::: Provided text :::

A modulated series of 18 looped object configurations are distributed along an open line, originating from the geographical point of assassination of Yitzak Rabin. The objects grow and change in incremental gradients as a serial event field, both within each object as well as across the range of 18 objects. A homogenous parallel field is interrupted by the 18 insertions, causing an iterative transitional field of 18 events. Each ‘position’ is an ‘event’. The objects increase in magnitude/size, each with a position of its centroid at a continuous and uniform oblique datum level that relates to the +/-3.50 level of the upper terrace. The modulation between each position and the preceding/subsequent position will cause a topographical flow of convex and concave podia, evolving from the surface of the square. A irrigation topography interacts and responds as a geometric iteration of the range of objects, acting as a mechanism of local re-orientation of pedestrian movement, between each object. The upper terrace of the Municipality Building [City Hall] is linked with the +/-0.00 level, reconfiguring the stairway with an integrated terracing topography. The scheme deploys a distribution of water pools, aquatic and desert planting, seating, information and material surfaces within the topographies of the directional field, as an open space for 300,000 people to gather.

:::

### Given request
Decide whether each statement below agrees with the design text above. Answer yes or no for each, and quote the words of the text that decide it.
(a) The objects along the open line are 18 looped object configurations.
(b) The objects become smaller in magnitude as the series goes on.
(c) The scheme is planned as an open space for 300,000 people to gather.

::: Information given :::

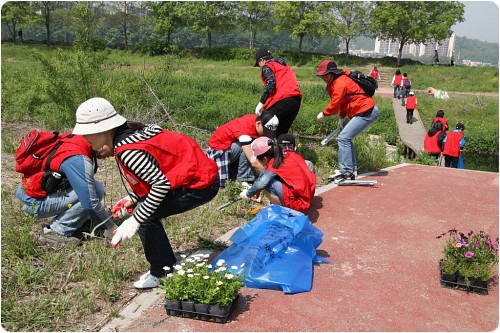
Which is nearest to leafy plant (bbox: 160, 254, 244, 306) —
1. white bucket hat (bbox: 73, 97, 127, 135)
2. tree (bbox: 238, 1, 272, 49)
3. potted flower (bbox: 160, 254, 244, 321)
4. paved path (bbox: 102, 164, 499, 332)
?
potted flower (bbox: 160, 254, 244, 321)

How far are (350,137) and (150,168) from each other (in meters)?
3.81

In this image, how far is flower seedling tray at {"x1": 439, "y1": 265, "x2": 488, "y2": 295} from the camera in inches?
145

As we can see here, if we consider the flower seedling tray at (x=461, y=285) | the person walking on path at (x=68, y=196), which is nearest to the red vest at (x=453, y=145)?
the flower seedling tray at (x=461, y=285)

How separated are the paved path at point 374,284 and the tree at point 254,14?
1468 inches

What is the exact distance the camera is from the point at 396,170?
7684 millimetres

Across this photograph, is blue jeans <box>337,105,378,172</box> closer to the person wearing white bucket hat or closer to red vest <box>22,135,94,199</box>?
the person wearing white bucket hat

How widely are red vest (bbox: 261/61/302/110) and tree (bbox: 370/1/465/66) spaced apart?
1215 inches

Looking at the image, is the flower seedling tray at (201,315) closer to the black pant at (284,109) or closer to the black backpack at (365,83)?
the black pant at (284,109)

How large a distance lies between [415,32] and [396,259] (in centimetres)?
3470

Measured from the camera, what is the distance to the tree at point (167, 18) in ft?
139

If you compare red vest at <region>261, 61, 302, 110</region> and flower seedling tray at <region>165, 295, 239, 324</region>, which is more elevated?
red vest at <region>261, 61, 302, 110</region>

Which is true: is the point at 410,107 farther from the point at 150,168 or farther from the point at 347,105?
the point at 150,168

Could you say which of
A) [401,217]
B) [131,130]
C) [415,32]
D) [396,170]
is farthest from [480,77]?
[131,130]

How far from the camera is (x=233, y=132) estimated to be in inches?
239
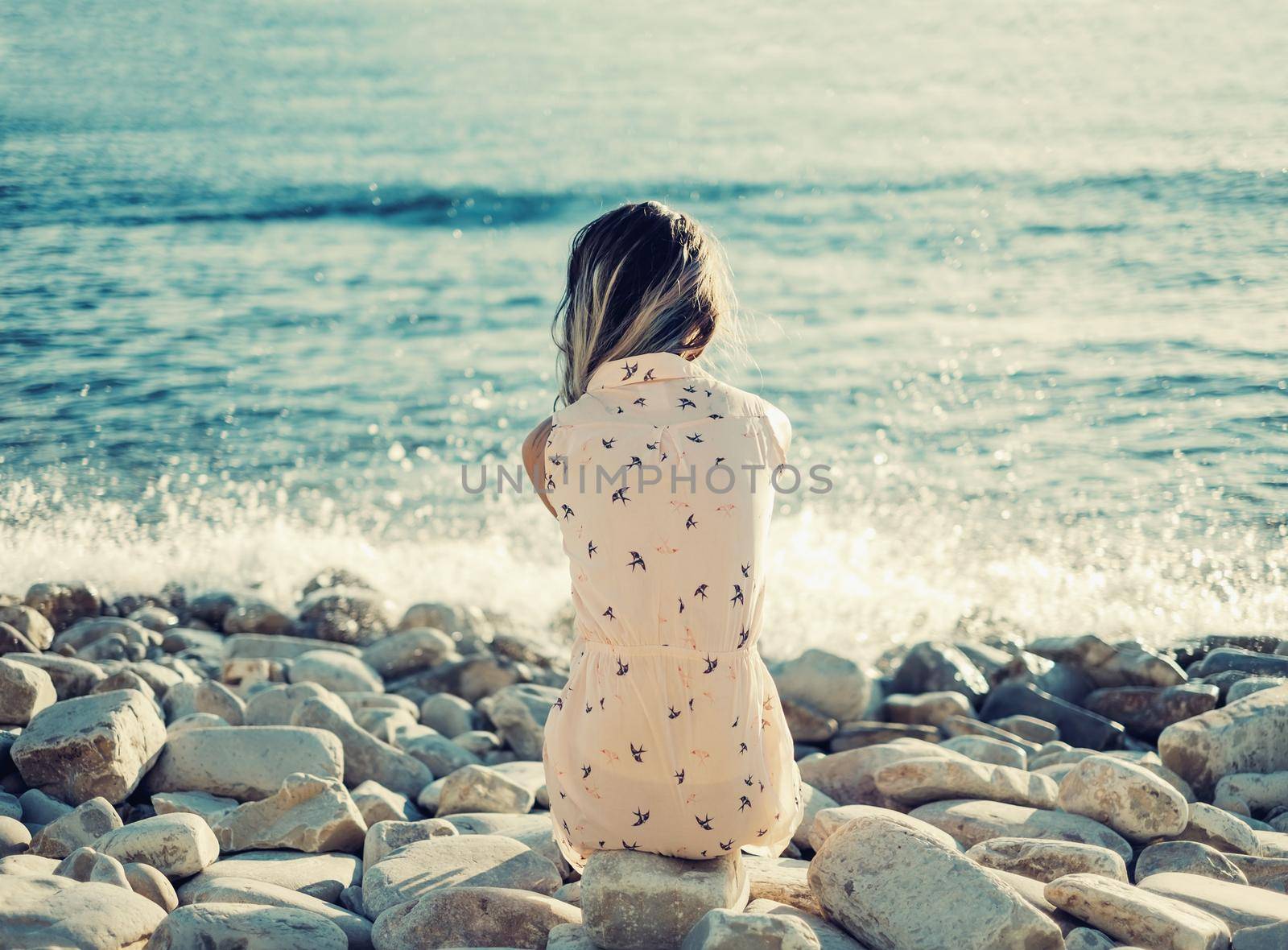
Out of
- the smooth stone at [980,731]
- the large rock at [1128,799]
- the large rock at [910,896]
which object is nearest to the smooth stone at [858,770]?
the large rock at [1128,799]

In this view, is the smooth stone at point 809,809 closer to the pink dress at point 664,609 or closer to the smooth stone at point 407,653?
the pink dress at point 664,609

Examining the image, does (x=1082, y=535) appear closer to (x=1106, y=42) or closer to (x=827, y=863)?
(x=827, y=863)

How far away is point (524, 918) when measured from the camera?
294 centimetres

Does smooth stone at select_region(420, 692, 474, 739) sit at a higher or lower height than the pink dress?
lower

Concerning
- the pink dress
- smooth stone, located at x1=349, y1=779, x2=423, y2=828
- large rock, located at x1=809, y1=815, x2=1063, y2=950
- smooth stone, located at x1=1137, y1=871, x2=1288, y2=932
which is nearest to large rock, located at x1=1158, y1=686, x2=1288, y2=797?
smooth stone, located at x1=1137, y1=871, x2=1288, y2=932

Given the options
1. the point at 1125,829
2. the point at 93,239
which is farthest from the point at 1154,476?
the point at 93,239

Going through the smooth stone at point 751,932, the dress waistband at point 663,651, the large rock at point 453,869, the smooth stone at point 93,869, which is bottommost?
the large rock at point 453,869

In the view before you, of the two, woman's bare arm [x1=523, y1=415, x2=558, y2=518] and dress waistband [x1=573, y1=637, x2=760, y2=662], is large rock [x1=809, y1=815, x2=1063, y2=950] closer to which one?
dress waistband [x1=573, y1=637, x2=760, y2=662]

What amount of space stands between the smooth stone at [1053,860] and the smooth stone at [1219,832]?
37 centimetres

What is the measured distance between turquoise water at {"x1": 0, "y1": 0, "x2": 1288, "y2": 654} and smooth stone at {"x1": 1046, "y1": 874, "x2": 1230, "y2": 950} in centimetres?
164

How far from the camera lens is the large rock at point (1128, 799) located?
11.5ft

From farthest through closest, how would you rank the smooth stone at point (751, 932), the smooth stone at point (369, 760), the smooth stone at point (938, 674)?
the smooth stone at point (938, 674), the smooth stone at point (369, 760), the smooth stone at point (751, 932)

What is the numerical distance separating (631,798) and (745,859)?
66 centimetres

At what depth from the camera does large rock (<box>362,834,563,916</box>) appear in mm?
3115
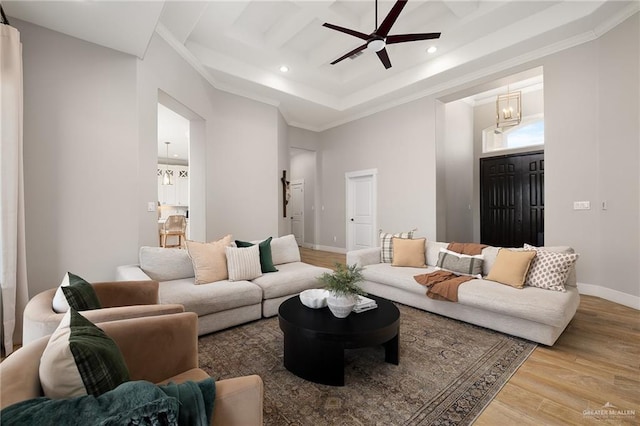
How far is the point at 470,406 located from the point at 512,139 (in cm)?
664

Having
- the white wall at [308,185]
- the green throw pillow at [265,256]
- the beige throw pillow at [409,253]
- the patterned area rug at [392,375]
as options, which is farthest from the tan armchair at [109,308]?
the white wall at [308,185]

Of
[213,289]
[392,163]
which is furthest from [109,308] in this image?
[392,163]

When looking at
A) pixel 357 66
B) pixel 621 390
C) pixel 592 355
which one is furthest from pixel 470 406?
pixel 357 66

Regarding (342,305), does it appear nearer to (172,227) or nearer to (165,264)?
(165,264)

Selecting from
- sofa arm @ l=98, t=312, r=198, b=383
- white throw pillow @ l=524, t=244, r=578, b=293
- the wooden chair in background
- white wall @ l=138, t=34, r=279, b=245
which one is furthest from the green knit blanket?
the wooden chair in background

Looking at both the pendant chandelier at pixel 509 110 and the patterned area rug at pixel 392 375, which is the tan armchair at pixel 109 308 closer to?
the patterned area rug at pixel 392 375

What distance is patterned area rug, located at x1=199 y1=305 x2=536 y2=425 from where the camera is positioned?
1690 mm

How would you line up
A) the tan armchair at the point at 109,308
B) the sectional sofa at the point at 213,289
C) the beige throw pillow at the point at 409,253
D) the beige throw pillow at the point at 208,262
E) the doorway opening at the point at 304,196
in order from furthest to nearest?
the doorway opening at the point at 304,196, the beige throw pillow at the point at 409,253, the beige throw pillow at the point at 208,262, the sectional sofa at the point at 213,289, the tan armchair at the point at 109,308

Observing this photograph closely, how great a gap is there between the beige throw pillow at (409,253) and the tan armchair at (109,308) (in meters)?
2.79

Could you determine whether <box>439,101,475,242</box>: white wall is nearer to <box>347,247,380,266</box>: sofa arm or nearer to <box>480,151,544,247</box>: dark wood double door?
<box>480,151,544,247</box>: dark wood double door

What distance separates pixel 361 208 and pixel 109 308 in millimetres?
5793

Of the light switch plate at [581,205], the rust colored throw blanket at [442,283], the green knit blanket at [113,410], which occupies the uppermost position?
the light switch plate at [581,205]

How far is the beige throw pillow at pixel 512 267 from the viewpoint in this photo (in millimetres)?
2855

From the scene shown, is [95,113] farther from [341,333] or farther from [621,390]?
[621,390]
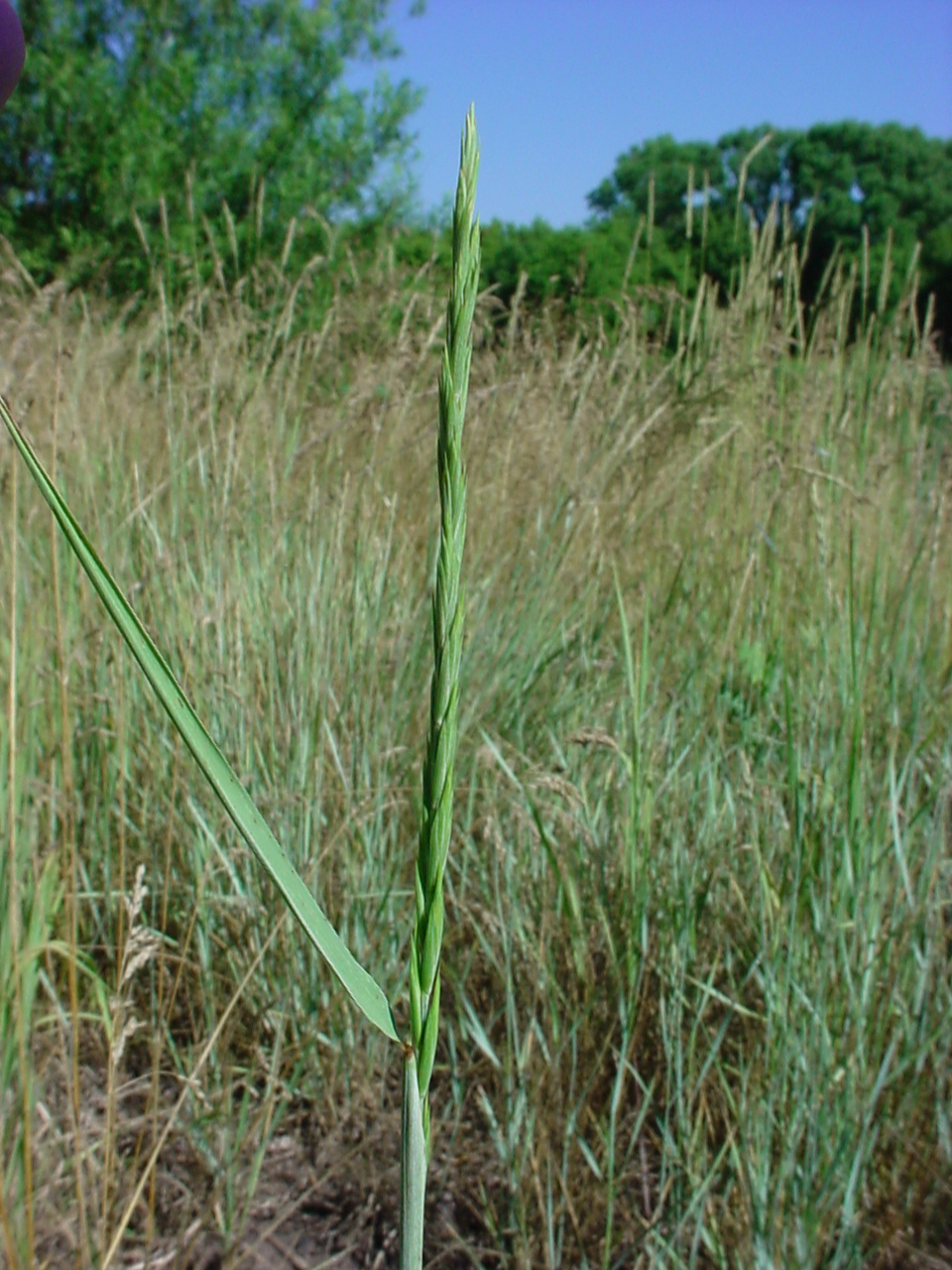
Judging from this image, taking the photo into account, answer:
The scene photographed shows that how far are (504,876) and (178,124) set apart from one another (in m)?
7.02

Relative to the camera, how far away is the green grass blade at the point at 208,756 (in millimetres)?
292

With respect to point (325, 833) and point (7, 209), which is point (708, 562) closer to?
point (325, 833)

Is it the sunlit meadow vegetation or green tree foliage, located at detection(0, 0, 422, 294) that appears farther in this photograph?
green tree foliage, located at detection(0, 0, 422, 294)

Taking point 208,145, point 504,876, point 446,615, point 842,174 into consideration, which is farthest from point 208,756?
point 842,174

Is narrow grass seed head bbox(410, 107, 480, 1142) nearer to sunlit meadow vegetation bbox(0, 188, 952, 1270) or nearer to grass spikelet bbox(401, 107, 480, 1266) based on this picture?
grass spikelet bbox(401, 107, 480, 1266)

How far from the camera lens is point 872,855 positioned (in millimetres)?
1197

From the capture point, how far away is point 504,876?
4.66 feet

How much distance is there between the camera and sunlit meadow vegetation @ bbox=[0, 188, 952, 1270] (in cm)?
107

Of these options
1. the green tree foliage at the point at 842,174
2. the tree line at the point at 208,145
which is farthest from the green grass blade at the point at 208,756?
the green tree foliage at the point at 842,174

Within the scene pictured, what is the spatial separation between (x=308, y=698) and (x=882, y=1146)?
37.1 inches

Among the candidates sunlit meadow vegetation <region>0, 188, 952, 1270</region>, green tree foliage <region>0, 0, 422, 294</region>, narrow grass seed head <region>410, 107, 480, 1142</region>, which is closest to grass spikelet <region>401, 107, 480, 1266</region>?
narrow grass seed head <region>410, 107, 480, 1142</region>

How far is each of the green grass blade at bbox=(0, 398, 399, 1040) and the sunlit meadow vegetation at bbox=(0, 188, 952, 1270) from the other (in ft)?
1.31

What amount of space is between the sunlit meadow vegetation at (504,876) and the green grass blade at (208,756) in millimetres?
398

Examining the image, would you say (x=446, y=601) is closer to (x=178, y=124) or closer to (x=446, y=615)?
(x=446, y=615)
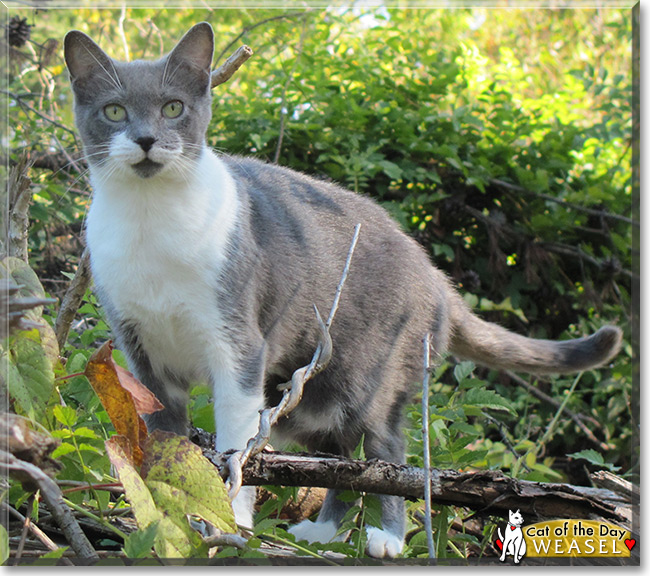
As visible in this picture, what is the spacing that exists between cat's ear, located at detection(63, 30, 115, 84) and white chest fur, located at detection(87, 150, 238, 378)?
292 millimetres

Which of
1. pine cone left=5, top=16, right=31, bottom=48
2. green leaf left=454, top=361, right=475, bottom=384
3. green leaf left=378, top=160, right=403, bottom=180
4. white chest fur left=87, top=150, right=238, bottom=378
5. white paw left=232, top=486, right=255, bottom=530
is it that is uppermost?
pine cone left=5, top=16, right=31, bottom=48

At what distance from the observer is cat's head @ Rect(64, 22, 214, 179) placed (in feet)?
6.51

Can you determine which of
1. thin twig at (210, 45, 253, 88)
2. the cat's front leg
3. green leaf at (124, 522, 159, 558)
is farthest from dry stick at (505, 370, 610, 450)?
green leaf at (124, 522, 159, 558)

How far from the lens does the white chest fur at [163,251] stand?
2.03 m

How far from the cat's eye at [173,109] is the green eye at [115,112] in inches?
4.5

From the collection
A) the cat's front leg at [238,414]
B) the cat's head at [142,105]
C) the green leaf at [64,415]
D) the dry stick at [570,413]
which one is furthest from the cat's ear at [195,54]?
the dry stick at [570,413]

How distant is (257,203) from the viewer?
2.38 meters

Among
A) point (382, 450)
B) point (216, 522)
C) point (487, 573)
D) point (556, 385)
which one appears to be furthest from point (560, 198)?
point (216, 522)

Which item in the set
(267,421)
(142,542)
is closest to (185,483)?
(142,542)

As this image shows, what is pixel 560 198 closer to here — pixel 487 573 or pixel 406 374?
pixel 406 374

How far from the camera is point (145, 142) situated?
194cm

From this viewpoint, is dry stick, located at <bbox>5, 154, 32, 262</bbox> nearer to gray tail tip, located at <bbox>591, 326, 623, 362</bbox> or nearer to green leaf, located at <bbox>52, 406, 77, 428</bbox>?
green leaf, located at <bbox>52, 406, 77, 428</bbox>

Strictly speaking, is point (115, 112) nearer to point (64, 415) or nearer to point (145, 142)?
point (145, 142)

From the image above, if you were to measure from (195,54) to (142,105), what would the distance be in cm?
25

:::

### Answer to this exercise
(a) Yes: "A modulated series of 18 looped object configurations are distributed along an open line"
(b) No: "The objects increase in magnitude/size"
(c) Yes: "as an open space for 300,000 people to gather"